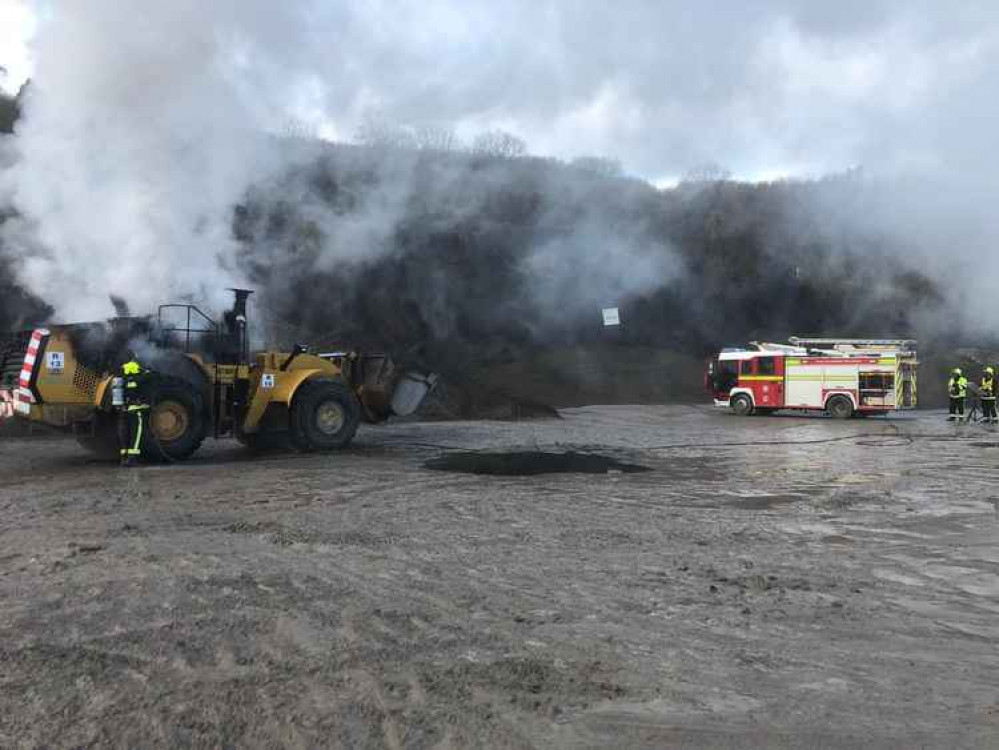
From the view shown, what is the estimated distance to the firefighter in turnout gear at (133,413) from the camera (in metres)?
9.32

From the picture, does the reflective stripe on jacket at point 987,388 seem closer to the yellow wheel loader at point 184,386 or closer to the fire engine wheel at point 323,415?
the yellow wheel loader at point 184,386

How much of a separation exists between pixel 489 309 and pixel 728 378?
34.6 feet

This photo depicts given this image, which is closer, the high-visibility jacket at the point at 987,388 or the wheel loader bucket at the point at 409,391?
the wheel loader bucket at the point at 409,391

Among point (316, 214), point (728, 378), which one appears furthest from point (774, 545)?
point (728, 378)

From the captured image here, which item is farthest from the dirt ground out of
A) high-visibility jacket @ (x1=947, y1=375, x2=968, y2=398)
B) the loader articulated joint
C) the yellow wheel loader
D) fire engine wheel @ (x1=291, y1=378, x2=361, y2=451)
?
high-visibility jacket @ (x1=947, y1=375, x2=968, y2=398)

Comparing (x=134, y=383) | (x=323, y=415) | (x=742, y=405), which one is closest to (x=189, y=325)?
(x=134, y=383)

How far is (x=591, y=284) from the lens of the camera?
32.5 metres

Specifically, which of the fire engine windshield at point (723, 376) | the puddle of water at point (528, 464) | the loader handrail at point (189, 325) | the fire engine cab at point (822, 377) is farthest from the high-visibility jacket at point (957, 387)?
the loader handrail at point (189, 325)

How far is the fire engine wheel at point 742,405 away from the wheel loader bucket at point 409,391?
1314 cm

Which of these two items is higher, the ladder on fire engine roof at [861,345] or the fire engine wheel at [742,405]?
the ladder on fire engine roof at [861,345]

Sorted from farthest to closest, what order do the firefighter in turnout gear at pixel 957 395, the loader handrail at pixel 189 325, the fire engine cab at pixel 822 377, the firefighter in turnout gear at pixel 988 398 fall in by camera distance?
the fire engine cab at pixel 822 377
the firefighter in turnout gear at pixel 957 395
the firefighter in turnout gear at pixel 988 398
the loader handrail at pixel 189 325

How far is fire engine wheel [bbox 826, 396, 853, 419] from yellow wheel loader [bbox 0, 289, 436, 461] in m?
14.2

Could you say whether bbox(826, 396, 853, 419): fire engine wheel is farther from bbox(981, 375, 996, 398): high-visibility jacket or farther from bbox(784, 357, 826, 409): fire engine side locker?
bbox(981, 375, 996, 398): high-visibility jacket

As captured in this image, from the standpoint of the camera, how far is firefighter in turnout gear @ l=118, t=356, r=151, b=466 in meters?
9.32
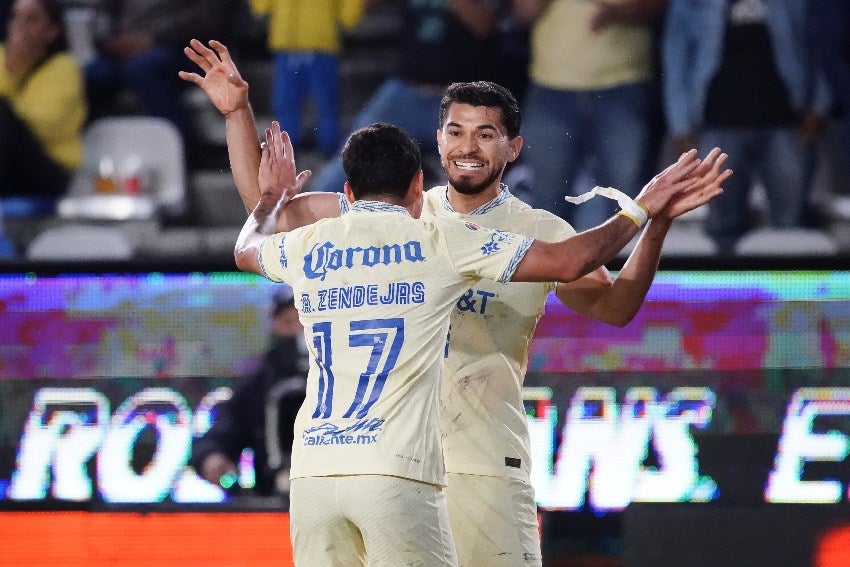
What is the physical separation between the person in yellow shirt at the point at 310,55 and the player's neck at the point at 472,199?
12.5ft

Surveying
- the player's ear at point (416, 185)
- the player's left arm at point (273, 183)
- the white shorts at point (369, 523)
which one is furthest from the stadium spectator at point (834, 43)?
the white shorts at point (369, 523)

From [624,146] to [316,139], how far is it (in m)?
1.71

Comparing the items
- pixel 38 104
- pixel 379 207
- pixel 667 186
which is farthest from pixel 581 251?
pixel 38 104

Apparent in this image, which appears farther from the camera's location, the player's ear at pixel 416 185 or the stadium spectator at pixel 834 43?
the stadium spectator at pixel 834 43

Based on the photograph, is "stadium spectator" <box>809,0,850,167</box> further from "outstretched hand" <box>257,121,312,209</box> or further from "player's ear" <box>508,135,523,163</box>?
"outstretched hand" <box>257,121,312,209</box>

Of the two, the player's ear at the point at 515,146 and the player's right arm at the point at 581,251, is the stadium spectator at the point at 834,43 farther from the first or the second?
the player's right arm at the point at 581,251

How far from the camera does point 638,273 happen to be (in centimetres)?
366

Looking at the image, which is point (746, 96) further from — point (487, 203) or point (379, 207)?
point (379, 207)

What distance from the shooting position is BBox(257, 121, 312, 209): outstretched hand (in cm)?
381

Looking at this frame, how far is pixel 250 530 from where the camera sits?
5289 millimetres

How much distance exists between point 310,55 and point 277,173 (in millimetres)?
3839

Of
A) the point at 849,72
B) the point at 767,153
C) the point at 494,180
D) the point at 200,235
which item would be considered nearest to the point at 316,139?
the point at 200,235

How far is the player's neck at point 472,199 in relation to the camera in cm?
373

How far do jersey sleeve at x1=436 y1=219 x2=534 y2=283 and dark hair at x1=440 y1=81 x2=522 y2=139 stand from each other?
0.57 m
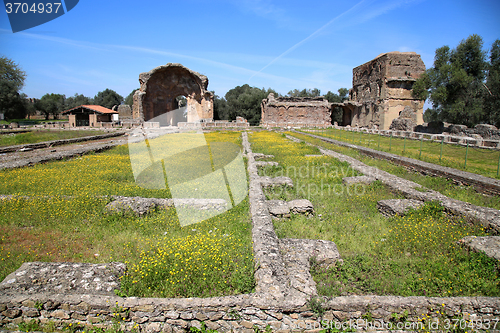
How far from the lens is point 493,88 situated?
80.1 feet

* * *

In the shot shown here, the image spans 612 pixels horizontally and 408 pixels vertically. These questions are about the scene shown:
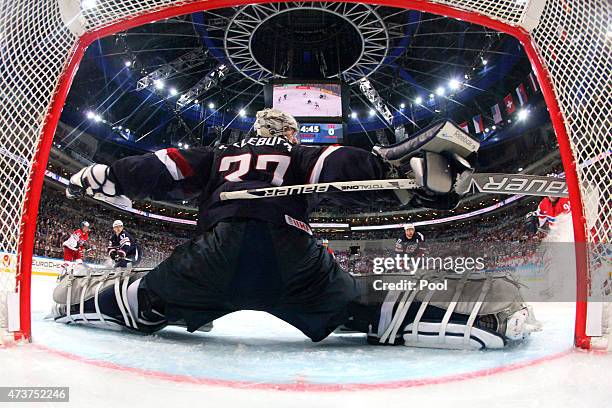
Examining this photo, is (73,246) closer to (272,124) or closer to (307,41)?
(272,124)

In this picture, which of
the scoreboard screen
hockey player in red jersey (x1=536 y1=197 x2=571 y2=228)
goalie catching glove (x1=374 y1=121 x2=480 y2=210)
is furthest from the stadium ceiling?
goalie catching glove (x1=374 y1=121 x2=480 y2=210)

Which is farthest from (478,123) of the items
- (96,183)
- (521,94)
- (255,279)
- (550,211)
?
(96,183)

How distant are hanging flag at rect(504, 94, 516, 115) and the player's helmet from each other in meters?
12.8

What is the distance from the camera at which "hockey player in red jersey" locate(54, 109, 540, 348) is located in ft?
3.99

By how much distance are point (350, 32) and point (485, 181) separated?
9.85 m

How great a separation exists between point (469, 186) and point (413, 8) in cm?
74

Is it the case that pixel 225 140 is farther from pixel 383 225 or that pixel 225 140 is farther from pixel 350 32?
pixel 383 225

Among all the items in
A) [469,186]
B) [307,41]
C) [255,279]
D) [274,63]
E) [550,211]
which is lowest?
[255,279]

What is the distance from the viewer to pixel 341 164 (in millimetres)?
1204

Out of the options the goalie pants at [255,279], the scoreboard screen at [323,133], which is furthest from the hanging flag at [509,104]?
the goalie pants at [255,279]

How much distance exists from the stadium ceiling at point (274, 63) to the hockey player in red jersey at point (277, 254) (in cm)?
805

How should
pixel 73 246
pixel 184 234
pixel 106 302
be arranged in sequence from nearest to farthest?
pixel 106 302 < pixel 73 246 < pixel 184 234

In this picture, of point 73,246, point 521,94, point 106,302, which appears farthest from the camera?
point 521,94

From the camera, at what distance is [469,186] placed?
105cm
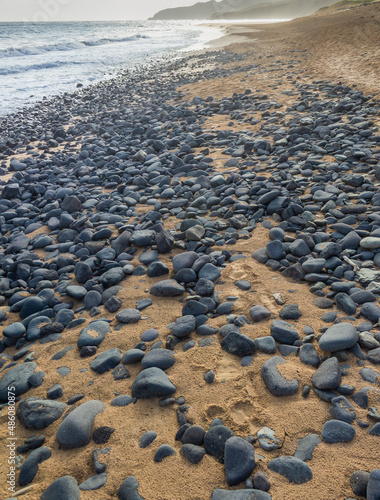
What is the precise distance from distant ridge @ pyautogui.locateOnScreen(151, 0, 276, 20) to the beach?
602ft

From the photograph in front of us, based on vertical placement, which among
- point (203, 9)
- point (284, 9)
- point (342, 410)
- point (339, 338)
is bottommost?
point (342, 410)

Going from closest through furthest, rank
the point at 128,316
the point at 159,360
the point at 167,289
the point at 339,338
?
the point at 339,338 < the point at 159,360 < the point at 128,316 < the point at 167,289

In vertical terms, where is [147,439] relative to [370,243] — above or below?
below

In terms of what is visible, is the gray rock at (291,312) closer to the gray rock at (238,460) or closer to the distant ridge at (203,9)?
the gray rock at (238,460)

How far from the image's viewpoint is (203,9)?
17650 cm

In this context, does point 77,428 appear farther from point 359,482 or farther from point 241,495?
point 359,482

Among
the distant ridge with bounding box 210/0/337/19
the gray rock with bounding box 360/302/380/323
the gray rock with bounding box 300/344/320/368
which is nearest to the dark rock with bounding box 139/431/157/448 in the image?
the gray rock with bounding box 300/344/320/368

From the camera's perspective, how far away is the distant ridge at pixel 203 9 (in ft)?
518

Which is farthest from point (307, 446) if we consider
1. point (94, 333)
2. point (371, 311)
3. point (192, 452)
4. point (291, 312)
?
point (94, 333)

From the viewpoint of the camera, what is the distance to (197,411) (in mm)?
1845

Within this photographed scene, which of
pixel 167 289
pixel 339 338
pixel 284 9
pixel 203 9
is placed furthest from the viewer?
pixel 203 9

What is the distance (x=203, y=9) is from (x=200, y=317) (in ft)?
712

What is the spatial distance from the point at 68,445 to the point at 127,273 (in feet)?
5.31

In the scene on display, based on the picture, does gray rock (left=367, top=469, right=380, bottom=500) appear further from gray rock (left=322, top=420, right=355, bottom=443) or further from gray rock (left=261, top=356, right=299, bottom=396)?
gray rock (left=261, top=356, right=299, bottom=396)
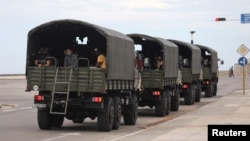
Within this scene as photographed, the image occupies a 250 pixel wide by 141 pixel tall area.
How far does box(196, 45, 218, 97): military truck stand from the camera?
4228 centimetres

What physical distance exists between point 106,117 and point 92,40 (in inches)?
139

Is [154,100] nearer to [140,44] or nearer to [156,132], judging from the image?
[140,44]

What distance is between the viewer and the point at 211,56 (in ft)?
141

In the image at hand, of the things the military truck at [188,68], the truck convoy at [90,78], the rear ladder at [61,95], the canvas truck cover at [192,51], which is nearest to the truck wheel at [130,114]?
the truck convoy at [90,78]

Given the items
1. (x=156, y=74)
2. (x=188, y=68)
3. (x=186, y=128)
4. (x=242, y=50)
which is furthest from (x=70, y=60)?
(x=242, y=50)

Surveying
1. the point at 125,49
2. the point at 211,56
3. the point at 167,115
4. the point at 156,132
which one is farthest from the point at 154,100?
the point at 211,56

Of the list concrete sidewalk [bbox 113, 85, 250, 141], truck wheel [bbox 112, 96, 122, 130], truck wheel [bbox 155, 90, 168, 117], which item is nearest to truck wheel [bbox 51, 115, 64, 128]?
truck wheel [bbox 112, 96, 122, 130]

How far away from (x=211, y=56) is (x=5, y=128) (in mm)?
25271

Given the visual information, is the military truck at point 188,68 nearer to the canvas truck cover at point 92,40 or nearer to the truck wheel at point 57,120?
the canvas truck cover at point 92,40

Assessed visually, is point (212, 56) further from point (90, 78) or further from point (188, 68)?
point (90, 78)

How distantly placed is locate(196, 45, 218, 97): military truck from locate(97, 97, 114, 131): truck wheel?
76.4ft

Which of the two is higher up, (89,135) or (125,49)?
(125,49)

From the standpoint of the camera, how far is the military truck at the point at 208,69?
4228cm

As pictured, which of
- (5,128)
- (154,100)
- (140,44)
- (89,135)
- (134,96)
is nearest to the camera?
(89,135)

...

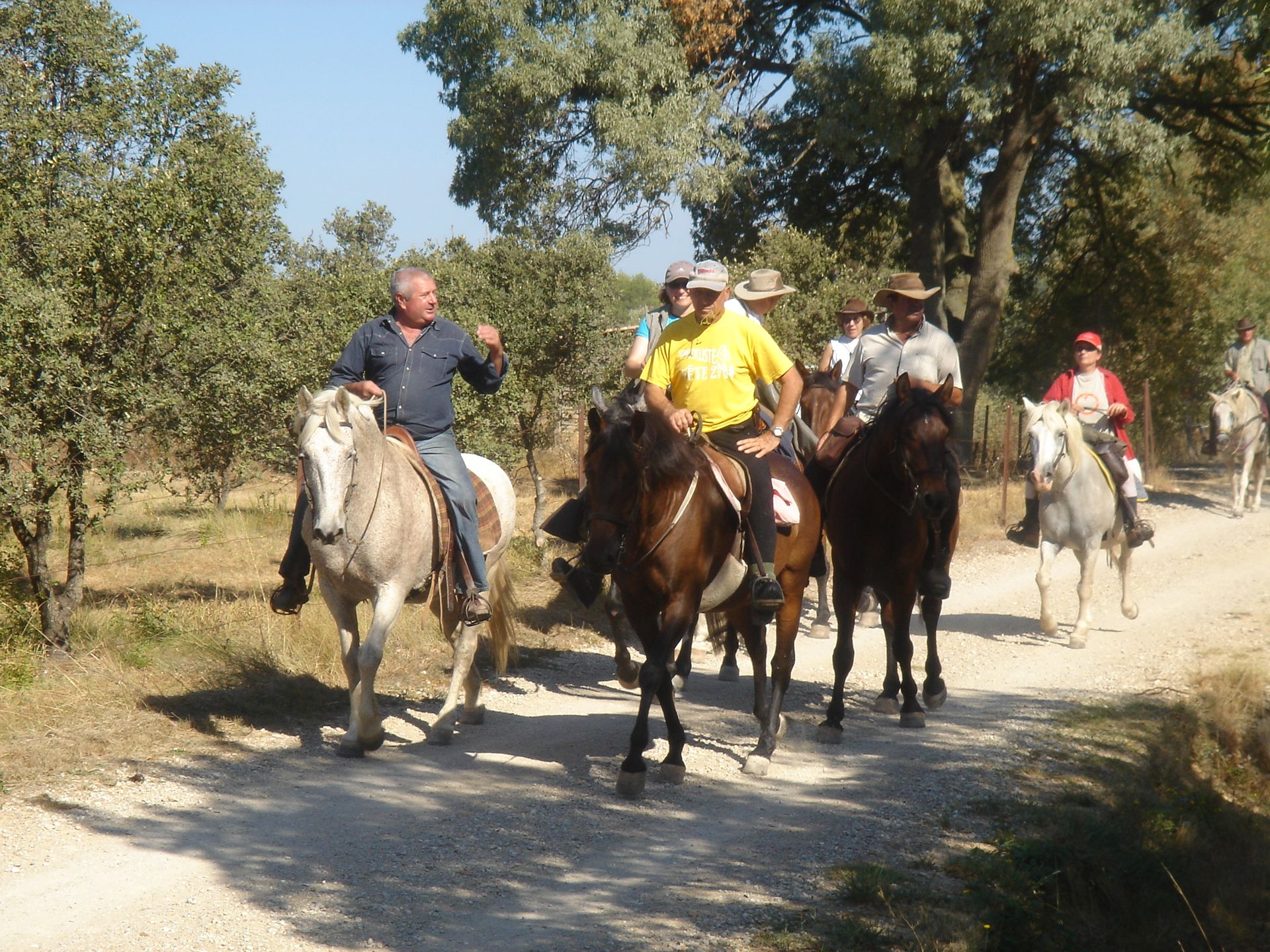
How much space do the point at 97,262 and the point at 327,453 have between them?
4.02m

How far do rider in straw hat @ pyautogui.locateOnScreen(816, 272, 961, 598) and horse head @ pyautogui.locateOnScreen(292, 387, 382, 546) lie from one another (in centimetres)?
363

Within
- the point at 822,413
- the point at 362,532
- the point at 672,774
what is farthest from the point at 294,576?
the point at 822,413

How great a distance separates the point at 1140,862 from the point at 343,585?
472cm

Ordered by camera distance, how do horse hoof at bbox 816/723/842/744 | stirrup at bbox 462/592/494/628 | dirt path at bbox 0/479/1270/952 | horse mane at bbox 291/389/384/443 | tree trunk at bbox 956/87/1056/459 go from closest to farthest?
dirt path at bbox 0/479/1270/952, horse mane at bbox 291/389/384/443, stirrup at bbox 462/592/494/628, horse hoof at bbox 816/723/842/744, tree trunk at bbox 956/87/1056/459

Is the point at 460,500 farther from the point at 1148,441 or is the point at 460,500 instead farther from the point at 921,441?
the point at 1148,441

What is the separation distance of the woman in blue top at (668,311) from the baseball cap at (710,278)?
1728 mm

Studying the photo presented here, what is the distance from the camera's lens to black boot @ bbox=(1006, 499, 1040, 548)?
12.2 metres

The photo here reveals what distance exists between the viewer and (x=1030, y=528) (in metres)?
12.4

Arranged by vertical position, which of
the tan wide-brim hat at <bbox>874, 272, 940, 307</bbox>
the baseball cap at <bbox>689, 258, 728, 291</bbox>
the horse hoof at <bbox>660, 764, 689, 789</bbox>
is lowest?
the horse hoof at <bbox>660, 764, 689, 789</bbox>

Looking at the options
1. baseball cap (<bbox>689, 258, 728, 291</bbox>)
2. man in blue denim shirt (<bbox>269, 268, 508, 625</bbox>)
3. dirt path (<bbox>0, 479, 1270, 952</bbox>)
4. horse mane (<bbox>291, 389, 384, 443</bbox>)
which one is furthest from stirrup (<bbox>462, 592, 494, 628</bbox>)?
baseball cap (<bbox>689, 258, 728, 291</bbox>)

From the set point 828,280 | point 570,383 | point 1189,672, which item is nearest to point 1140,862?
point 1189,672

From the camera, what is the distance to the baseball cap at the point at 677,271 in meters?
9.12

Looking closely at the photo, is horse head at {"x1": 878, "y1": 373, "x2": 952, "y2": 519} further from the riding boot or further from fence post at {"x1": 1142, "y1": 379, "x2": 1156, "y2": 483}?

Brief
Copy the material exactly, everything from the line containing "Within this photographed scene, which of" down to the line containing "4228 centimetres", both included, and leave the pictures out of your answer.

Task output
Within this photographed scene, which of
pixel 167 289
pixel 339 338
pixel 284 9
pixel 203 9
is placed furthest from the viewer?
pixel 203 9

What is the distance (x=203, y=9) is from (x=200, y=317) (in ft)?
712

What is the spatial distance from the point at 68,445 to the point at 127,273 (in feet)?
5.31

In the scene on display, based on the picture, does gray rock (left=367, top=469, right=380, bottom=500) appear further from gray rock (left=322, top=420, right=355, bottom=443) or further from gray rock (left=261, top=356, right=299, bottom=396)?
gray rock (left=261, top=356, right=299, bottom=396)
Within this scene as photographed, the image occupies a 250 pixel wide by 141 pixel tall area.
How far does box(196, 45, 218, 97): military truck stand from the camera?
4228 centimetres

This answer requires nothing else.